# Thread: Number of sides of a polygon

1. ## Number of sides of a polygon

$\displaystyle A, B$ and $\displaystyle C$ are three vertices of a polygon as shown above. The reflex angle $\displaystyle ABC =$ $\displaystyle 222^o$ and the size of the remaining exterior angles are equal to $\displaystyle 53^o$ each. Calculate the number of sides this polygon has.

2. Originally Posted by Punch
$\displaystyle A, B$ and $\displaystyle C$ are three vertices of a polygon as shown above. The reflex angle $\displaystyle ABC =$ $\displaystyle 222^o$ and the size of the remaining exterior angles are equal to $\displaystyle 53^o$ each. Calculate the number of sides this polygon has.
Sum of measures of exterior angles of a (simple) polygon is 360 degrees. So...

3. note that not all the exterior angles are equal...

360-222=138

360/53 will not work

4. To calculate the total angle of all the interior angles added, we use:

$\displaystyle a=180(n-2)$

a = sum of total internal angles
n = number of sides

Now given the information:
- One internal angle is 138 degrees
- The rest of the internal angles are 127 degrees

Therefore, the total internal angle can be calculated by:

$\displaystyle a = 127(n-1) + 138$

Now use simultaneous equation to solve for n.

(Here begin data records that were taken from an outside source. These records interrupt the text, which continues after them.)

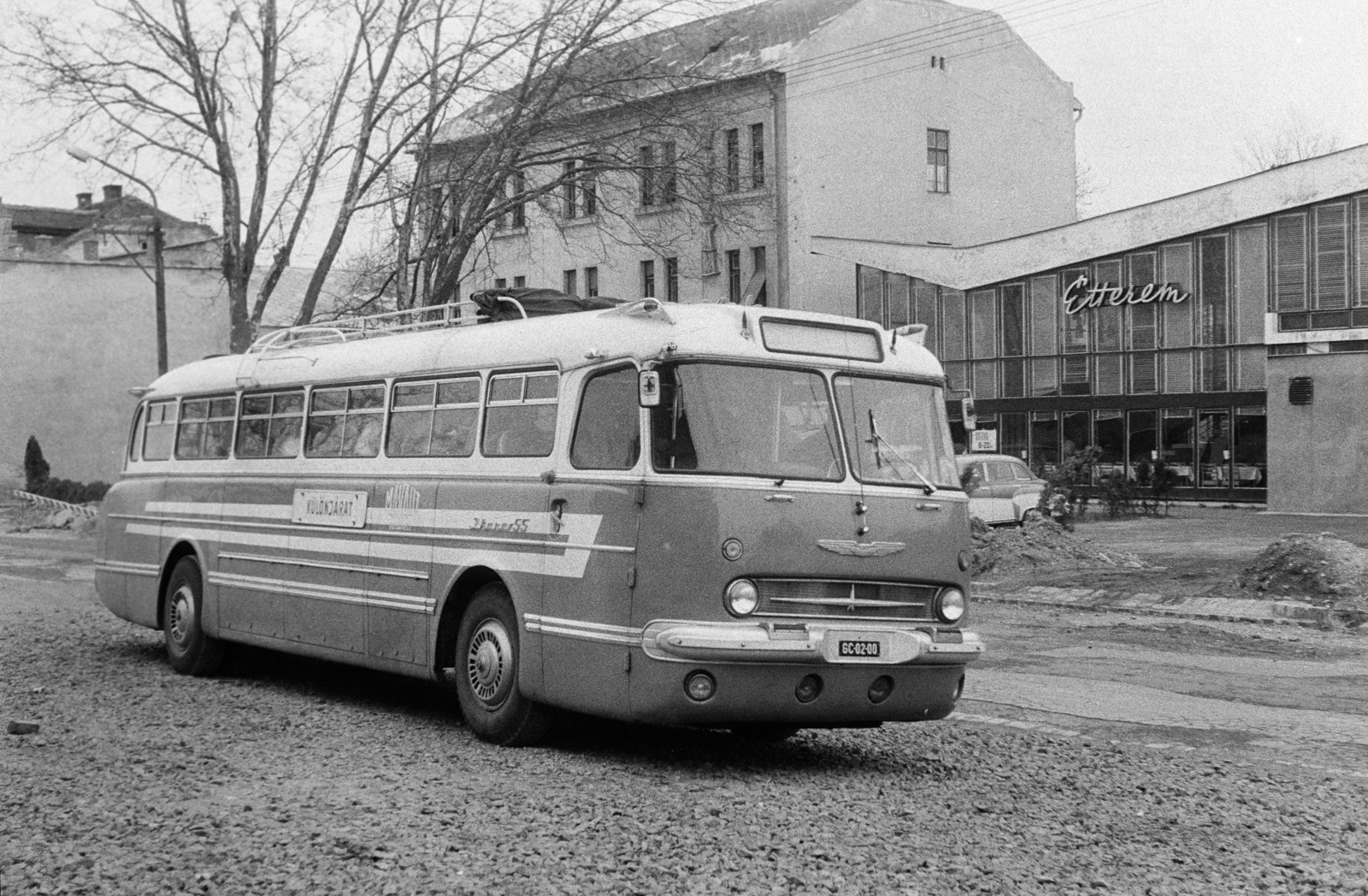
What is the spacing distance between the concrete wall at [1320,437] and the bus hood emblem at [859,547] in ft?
101

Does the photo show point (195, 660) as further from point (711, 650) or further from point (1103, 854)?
point (1103, 854)

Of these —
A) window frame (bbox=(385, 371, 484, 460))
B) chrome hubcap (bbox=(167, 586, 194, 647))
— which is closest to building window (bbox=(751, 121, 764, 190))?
chrome hubcap (bbox=(167, 586, 194, 647))

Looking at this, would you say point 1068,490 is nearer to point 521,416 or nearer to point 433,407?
point 433,407

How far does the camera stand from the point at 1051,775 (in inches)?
356

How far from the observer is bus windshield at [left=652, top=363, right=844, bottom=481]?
9414mm

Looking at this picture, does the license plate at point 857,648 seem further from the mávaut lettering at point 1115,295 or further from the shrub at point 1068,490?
the mávaut lettering at point 1115,295

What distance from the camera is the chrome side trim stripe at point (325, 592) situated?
1155cm

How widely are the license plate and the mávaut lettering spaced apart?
36.2m

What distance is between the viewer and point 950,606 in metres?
9.89

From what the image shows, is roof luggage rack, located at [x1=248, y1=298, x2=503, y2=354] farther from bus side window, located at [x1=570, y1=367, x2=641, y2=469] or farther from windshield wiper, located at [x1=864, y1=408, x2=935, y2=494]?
windshield wiper, located at [x1=864, y1=408, x2=935, y2=494]

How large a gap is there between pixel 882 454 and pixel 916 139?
145 ft

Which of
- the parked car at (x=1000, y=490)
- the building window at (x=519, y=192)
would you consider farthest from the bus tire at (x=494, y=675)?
the building window at (x=519, y=192)

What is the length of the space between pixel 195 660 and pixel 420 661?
4.00 m

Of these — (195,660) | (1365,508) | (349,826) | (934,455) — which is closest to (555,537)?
(934,455)
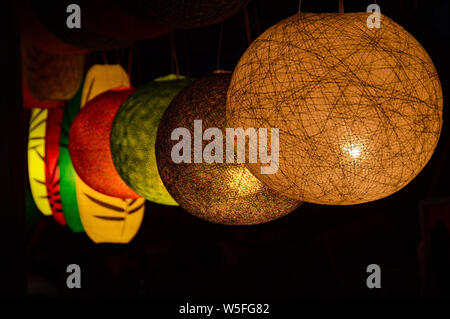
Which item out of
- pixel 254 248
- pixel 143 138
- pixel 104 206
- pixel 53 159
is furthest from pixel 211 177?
pixel 254 248

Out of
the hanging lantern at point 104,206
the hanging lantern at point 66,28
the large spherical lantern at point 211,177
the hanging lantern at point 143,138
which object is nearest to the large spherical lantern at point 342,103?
the large spherical lantern at point 211,177

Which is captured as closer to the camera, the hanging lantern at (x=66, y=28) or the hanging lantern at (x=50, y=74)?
the hanging lantern at (x=66, y=28)

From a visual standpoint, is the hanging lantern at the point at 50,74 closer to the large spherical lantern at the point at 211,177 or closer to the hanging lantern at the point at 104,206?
the hanging lantern at the point at 104,206

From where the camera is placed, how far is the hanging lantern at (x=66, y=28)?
1.01 metres

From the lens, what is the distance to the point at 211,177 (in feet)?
2.59

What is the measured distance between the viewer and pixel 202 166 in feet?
2.60

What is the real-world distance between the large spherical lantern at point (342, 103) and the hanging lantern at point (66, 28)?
0.47 metres

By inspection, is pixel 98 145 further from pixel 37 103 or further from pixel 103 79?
pixel 37 103

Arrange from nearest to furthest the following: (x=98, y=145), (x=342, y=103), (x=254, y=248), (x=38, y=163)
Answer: (x=342, y=103) → (x=98, y=145) → (x=38, y=163) → (x=254, y=248)

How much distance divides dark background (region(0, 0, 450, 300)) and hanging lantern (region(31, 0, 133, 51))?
1756 millimetres

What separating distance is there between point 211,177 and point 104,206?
70 centimetres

5. Originally Posted by Punch
note that not all the exterior angles are equal...
Yes I know.

Originally Posted by Punch
360-222=138
No, exterior angle is 222-180 = 42

Originally Posted by Punch
360/53 will not work
And that's not what I was suggesting.

42 + (n-1)53 = 360. Solve for n.

6. Accidental double post. (I pressed submit once, and then it told me it didn't post because I had to wait 30 seconds between posts, but actually it had posted...)